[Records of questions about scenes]
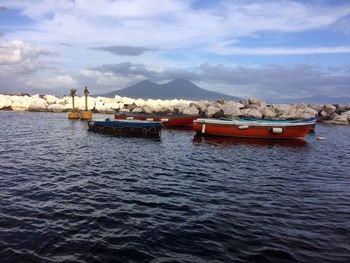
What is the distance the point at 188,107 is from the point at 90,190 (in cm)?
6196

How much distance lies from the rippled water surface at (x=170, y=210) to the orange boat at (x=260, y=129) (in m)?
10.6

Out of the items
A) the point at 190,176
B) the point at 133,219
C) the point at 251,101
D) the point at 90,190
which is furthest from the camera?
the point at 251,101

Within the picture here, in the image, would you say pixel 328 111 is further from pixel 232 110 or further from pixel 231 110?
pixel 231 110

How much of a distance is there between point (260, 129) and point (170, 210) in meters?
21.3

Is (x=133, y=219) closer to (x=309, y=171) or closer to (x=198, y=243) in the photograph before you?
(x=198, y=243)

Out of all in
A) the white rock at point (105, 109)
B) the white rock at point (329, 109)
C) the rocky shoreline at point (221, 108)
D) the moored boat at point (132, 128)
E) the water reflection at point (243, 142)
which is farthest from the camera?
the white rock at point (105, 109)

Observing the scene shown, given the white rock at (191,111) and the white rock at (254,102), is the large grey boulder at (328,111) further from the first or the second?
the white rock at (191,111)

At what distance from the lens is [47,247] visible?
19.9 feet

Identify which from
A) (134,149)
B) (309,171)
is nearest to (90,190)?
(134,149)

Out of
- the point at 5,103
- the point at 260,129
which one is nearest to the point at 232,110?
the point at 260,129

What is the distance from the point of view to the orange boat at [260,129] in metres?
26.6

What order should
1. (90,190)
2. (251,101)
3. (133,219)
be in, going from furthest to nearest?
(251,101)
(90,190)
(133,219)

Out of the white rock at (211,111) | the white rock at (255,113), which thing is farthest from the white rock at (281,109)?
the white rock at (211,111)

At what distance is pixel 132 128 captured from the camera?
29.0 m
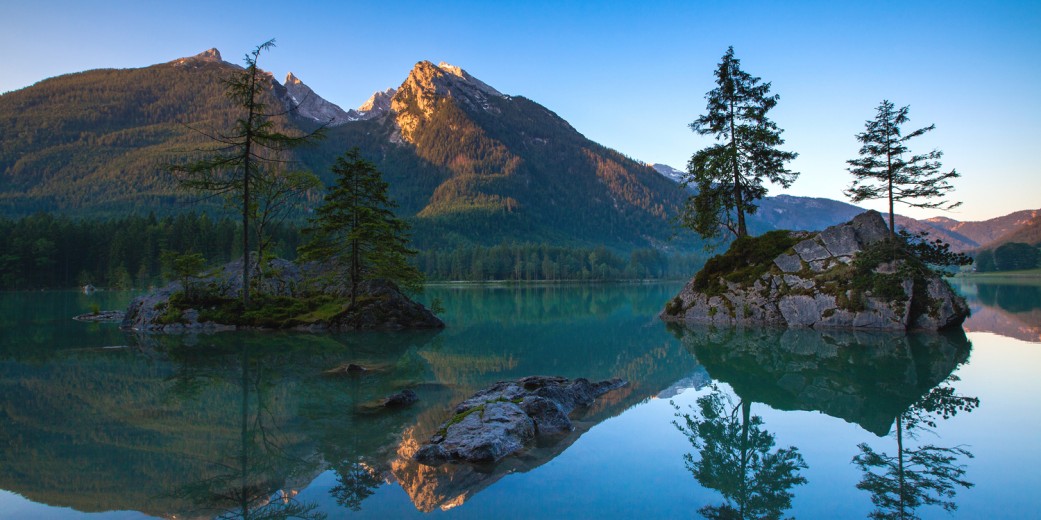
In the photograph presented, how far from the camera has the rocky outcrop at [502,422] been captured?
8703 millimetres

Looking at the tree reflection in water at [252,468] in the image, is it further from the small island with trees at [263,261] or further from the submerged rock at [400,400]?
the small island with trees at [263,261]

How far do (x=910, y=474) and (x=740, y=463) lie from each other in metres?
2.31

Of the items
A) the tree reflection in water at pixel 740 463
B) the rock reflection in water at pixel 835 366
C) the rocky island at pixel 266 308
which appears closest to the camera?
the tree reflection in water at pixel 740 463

__Required work__:
Convert the records above into a JSON list of strings, with one string per line and blank lines left out. Omit the picture placeholders from the list.

__Result for this task__:
[
  "What is the distance the point at 188,107 is from the point at 90,190 (in cm)?",
  "6196",
  "How much distance lies from the rippled water surface at (x=170, y=210) to the orange boat at (x=260, y=129) (in m)?",
  "10.6",
  "Out of the items",
  "A) the point at 190,176",
  "B) the point at 133,219",
  "C) the point at 251,101",
  "D) the point at 90,190",
  "which is furthest from the camera?",
  "the point at 251,101",
  "Within the picture here, in the image, would you say pixel 328 111 is further from pixel 232 110 or further from pixel 231 110?",
  "pixel 231 110",
  "How much of a distance is there between point (260, 129) and point (170, 210) in meters?",
  "21.3",
  "Is (x=133, y=219) closer to (x=309, y=171) or closer to (x=198, y=243) in the photograph before you?",
  "(x=198, y=243)",
  "Out of all in",
  "A) the white rock at point (105, 109)",
  "B) the white rock at point (329, 109)",
  "C) the rocky shoreline at point (221, 108)",
  "D) the moored boat at point (132, 128)",
  "E) the water reflection at point (243, 142)",
  "which is farthest from the camera?",
  "the white rock at point (105, 109)",
  "Observing the scene shown, given the white rock at (191,111) and the white rock at (254,102), is the large grey boulder at (328,111) further from the first or the second?",
  "the white rock at (191,111)",
  "At what distance from the lens is [47,247] visible?",
  "19.9 feet",
  "Identify which from",
  "A) (134,149)",
  "B) (309,171)",
  "is nearest to (90,190)?",
  "(134,149)",
  "Out of",
  "- the point at 5,103",
  "- the point at 260,129",
  "which one is nearest to the point at 232,110?",
  "the point at 260,129",
  "What is the distance from the point of view to the orange boat at [260,129] in metres?",
  "26.6",
  "What order should",
  "1. (90,190)",
  "2. (251,101)",
  "3. (133,219)",
  "be in, going from furthest to nearest?",
  "(251,101)",
  "(90,190)",
  "(133,219)",
  "Out of the white rock at (211,111) | the white rock at (255,113), which thing is farthest from the white rock at (281,109)?",
  "the white rock at (211,111)",
  "At what distance is pixel 132 128 captured from the camera?",
  "29.0 m",
  "In the photograph presented, how far from the camera has the rocky outcrop at [502,422] been captured?",
  "8703 millimetres",
  "Looking at the tree reflection in water at [252,468] in the image, is it further from the small island with trees at [263,261] or further from the submerged rock at [400,400]?",
  "the small island with trees at [263,261]",
  "How far do (x=910, y=474) and (x=740, y=463) lie from each other in metres?",
  "2.31",
  "Of the items",
  "A) the tree reflection in water at pixel 740 463",
  "B) the rock reflection in water at pixel 835 366",
  "C) the rocky island at pixel 266 308",
  "which appears closest to the camera?",
  "the tree reflection in water at pixel 740 463"
]